— Written instruction —
Write out the records below word for word, please.

— Records —
----------------

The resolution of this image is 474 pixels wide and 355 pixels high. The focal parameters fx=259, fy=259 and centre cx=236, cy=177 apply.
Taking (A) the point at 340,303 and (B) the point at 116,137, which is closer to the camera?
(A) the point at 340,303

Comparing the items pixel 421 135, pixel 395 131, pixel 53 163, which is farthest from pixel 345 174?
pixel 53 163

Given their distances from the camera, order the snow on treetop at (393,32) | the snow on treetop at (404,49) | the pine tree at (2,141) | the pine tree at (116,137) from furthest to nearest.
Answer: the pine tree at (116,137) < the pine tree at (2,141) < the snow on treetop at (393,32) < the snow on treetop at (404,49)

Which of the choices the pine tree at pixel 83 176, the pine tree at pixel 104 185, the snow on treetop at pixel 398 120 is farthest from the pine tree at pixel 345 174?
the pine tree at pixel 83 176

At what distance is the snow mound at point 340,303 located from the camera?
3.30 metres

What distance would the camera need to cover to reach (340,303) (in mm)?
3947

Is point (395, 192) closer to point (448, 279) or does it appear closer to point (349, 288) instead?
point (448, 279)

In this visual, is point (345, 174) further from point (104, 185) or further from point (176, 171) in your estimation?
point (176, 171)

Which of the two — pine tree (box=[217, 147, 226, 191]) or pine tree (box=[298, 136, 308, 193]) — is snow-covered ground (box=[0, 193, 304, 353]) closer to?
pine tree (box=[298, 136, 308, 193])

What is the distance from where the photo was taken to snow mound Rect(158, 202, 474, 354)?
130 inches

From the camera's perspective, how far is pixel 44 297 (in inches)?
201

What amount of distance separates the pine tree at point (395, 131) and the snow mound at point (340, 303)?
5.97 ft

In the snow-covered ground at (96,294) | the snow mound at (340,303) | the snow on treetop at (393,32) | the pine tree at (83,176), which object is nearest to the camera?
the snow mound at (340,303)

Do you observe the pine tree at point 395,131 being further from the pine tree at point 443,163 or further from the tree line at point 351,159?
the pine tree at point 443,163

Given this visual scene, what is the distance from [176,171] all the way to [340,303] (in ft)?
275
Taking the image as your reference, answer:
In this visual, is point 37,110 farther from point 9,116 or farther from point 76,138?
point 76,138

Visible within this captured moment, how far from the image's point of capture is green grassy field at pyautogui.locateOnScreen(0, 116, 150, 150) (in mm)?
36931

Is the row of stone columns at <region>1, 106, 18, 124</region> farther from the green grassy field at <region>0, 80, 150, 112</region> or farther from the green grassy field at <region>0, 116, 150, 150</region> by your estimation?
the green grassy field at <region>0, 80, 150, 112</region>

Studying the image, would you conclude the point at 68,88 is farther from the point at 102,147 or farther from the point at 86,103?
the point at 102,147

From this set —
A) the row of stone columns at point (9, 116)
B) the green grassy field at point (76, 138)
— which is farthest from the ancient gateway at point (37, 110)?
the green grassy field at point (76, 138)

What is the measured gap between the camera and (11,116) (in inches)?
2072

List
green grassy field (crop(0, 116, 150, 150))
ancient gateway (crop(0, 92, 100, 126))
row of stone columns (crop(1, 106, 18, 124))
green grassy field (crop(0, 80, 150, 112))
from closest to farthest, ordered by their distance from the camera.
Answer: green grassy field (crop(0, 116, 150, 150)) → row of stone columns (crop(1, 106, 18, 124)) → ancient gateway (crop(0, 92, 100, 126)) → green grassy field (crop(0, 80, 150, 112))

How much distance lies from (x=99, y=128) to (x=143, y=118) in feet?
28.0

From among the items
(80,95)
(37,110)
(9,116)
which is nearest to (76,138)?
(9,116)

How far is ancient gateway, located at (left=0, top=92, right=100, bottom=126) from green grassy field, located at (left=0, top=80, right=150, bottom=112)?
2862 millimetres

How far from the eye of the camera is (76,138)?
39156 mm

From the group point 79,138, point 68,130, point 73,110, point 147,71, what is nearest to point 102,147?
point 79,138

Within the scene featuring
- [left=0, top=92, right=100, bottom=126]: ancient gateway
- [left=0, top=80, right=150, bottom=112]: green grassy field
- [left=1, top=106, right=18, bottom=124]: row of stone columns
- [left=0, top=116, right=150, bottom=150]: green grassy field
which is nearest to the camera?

----------------

— Answer to the exercise —
The resolution of this image is 474 pixels wide and 355 pixels high. The focal parameters fx=259, fy=259 and centre cx=236, cy=177 apply.
Taking (A) the point at 340,303 and (B) the point at 116,137, which is closer to the camera?
(A) the point at 340,303

Comparing the items pixel 421 135, pixel 395 131, pixel 53 163, which is farthest from pixel 345 174?
pixel 53 163

Given their distances from the camera, order the snow on treetop at (393,32) | the snow on treetop at (404,49) | the pine tree at (2,141) | the pine tree at (116,137) from furthest to nearest.
Answer: the pine tree at (116,137) < the pine tree at (2,141) < the snow on treetop at (393,32) < the snow on treetop at (404,49)

Which of the choices the pine tree at pixel 83 176, the pine tree at pixel 104 185, the snow on treetop at pixel 398 120 is farthest from the pine tree at pixel 345 174?
the pine tree at pixel 83 176

At what distance is the snow mound at point 340,303 located from the camera?
3.30 metres

What distance would the camera need to cover to reach (340,303) (in mm)?
3947

Is point (395, 192) closer to point (448, 279) or does it appear closer to point (349, 288) instead?
point (448, 279)

In this visual, is point (345, 174) further from point (104, 185) or further from point (176, 171) in your estimation?
point (176, 171)

Which of the two — pine tree (box=[217, 147, 226, 191]) or pine tree (box=[298, 136, 308, 193]) — is snow-covered ground (box=[0, 193, 304, 353]) closer to?
pine tree (box=[298, 136, 308, 193])

What is the distance from where the photo was taken to snow mound Rect(158, 202, 474, 354)?
130 inches

From the camera's perspective, how far is pixel 44 297 (in inches)?
201

What amount of distance separates the pine tree at point (395, 131) and the snow mound at point (340, 303)?
5.97 ft

In the snow-covered ground at (96,294) | the snow mound at (340,303) | the snow on treetop at (393,32) | the pine tree at (83,176), which object is nearest to the camera?
the snow mound at (340,303)

Do you observe the pine tree at point 395,131 being further from the pine tree at point 443,163 or further from the tree line at point 351,159?
the pine tree at point 443,163

Given this visual scene, what is the distance from [176,171] all the way to [340,303] (in ft)?
275
Taking the image as your reference, answer:
In this visual, is point 37,110 farther from point 9,116 or farther from point 76,138?
point 76,138

Visible within this captured moment, how far from the image's point of capture is green grassy field at pyautogui.locateOnScreen(0, 116, 150, 150) (in mm)?
36931

Is the row of stone columns at <region>1, 106, 18, 124</region> farther from the green grassy field at <region>0, 80, 150, 112</region> or farther from the green grassy field at <region>0, 116, 150, 150</region> by your estimation?
the green grassy field at <region>0, 80, 150, 112</region>

Studying the image, would you conclude the point at 68,88 is farther from the point at 102,147 or farther from the point at 86,103?
the point at 102,147

From this set —
A) the row of stone columns at point (9, 116)
B) the green grassy field at point (76, 138)
— which is farthest from the ancient gateway at point (37, 110)?
the green grassy field at point (76, 138)

What is the measured gap between the camera and (11,116) (in inches)?
2072

List
green grassy field (crop(0, 116, 150, 150))
ancient gateway (crop(0, 92, 100, 126))
row of stone columns (crop(1, 106, 18, 124))
green grassy field (crop(0, 80, 150, 112))
from closest to farthest, ordered by their distance from the camera.
Answer: green grassy field (crop(0, 116, 150, 150)) → row of stone columns (crop(1, 106, 18, 124)) → ancient gateway (crop(0, 92, 100, 126)) → green grassy field (crop(0, 80, 150, 112))

How much distance lies from (x=99, y=128) to (x=143, y=118) in feet?
28.0

From among the items
(80,95)
(37,110)
(9,116)
which is nearest to (76,138)?
(9,116)

How far is ancient gateway, located at (left=0, top=92, right=100, bottom=126) from green grassy field, located at (left=0, top=80, right=150, bottom=112)?
2862 millimetres

How far from the eye of the camera is (76,138)?
39156 mm

From the group point 79,138, point 68,130, point 73,110, point 147,71, what is nearest to point 102,147?
point 79,138

Within the scene featuring
- [left=0, top=92, right=100, bottom=126]: ancient gateway
- [left=0, top=80, right=150, bottom=112]: green grassy field
- [left=1, top=106, right=18, bottom=124]: row of stone columns
- [left=0, top=116, right=150, bottom=150]: green grassy field
which is nearest to the camera?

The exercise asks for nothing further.